Quantum computers (QCs) aim to disrupt the status-quo of computing -- replacing traditional systems and platforms that are driven by digital circuits and modular software -- with hardware and software that operates on the principle of quantum mechanics. QCs that rely on quantum mechanics can exploit quantum circuits (i.e., quantum bits for manipulating quantum gates) to achieve "quantum computational supremacy" over traditional, i.e., digital computing systems. Currently, the issues that impede mass-scale adoption of quantum systems are rooted in the fact that building, maintaining, and/or programming QCs is a complex and radically distinct engineering paradigm when compared to challenges of classical computing and software engineering. Quantum service orientation is seen as a solution that synergises the research on service computing and quantum software engineering (QSE) to allow developers and users to build and utilise quantum software services based on pay-per-shot utility computing model. The pay-per-shot model represents a single execution of instruction on quantum processing unit and it allows vendors (e.g., Amazon Braket) to offer their QC platforms, simulators, software services etc. to enterprises and individuals who do not need to own or maintain quantum systems. This research contributes by 1) developing a reference architecture for enabling quantum computing as a service, 2) implementing microservices with the quantum-classic split pattern as an architectural use-case, and 3) evaluating the reference architecture based on feedback by 22 practitioners. In the QSE context, the research focuses on unifying architectural methods and service-orientation patterns to promote reuse knowledge and best practices to tackle emerging and futuristic challenges of architecting and implementing Quantum Computing as a Service (QCaaS).

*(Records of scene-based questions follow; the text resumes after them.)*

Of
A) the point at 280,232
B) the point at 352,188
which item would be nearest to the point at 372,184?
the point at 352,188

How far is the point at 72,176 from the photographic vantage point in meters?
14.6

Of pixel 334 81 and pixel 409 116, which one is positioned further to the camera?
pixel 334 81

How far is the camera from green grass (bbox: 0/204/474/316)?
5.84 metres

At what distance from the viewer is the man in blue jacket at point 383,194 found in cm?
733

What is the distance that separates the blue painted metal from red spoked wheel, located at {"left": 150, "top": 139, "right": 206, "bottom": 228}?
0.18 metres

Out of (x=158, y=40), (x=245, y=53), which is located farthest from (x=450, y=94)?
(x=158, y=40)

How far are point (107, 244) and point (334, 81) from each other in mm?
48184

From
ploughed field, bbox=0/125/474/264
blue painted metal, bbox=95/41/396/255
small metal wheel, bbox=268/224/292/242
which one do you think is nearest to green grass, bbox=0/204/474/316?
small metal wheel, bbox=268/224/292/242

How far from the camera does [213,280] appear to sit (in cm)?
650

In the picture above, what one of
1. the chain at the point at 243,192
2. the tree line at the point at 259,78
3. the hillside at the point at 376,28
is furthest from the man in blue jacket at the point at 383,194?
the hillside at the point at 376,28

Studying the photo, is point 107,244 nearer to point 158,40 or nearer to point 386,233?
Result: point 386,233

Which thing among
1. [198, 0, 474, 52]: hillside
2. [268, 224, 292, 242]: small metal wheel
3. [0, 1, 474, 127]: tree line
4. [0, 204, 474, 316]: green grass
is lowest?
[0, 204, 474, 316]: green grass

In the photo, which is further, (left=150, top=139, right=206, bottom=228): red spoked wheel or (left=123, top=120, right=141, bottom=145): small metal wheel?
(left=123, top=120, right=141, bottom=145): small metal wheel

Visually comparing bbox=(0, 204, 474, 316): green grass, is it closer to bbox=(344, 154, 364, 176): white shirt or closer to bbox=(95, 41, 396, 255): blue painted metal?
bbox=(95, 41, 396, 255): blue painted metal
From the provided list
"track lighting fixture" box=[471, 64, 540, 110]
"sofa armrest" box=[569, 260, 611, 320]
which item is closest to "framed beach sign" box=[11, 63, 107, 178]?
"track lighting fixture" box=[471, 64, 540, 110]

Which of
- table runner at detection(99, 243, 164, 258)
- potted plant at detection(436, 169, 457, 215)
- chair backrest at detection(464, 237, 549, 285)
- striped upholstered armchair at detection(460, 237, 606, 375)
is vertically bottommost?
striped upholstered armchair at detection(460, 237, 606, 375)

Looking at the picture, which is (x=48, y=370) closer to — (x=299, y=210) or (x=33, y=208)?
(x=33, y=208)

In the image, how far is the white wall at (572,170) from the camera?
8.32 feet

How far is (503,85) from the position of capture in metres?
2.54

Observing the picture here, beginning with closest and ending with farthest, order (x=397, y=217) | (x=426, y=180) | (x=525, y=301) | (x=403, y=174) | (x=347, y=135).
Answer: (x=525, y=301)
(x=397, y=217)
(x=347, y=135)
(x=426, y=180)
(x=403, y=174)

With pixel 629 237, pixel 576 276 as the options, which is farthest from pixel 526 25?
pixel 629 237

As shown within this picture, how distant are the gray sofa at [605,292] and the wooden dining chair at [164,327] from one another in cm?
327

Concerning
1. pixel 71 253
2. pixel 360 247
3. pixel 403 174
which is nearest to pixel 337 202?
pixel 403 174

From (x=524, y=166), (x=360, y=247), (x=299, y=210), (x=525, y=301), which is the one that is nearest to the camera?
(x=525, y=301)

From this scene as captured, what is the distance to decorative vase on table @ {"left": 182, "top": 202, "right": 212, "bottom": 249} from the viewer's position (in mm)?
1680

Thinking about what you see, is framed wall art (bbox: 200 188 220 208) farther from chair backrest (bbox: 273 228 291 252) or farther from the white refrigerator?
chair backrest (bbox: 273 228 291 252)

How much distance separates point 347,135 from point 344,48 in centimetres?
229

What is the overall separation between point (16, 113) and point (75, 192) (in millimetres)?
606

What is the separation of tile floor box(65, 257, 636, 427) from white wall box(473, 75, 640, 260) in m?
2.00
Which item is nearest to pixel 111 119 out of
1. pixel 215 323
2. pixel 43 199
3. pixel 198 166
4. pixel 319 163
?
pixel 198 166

翻译：量子计算机旨在颠覆计算领域的现状——用基于量子力学原理的硬件和软件取代由数字电路和模块化软件驱动的传统系统与平台。依赖量子力学的量子计算机可利用量子电路（即用于操控量子门的量子比特）实现相对于传统数字计算系统的"量子计算优越性"。当前阻碍量子系统大规模采用的问题根植于以下事实：相较于经典计算与软件工程的挑战，构建、维护和/或编程量子计算机是一种复杂且根本不同的工程范式。量子服务导向被视为一种解决方案，它协同服务计算研究与量子软件工程（QSE）的成果，使开发者和用户能够基于按次付费的效用计算模型构建和利用量子软件服务。按次付费模型代表在量子处理单元上执行单条指令，允许供应商（如Amazon Braket）向无需拥有或维护量子系统的企业和个人提供其量子计算平台、模拟器、软件服务等。本研究贡献如下：1）开发一种实现量子计算即服务的参考架构；2）以量子-经典分离模式实现微服务作为架构用例；3）基于22位从业者的反馈对参考架构进行评价。在QSE背景下，本研究聚焦于统一架构方法与服务导向模式，以促进知识复用和最佳实践，应对量子计算即服务（QCaaS）架构设计与实现中新兴及未来的挑战。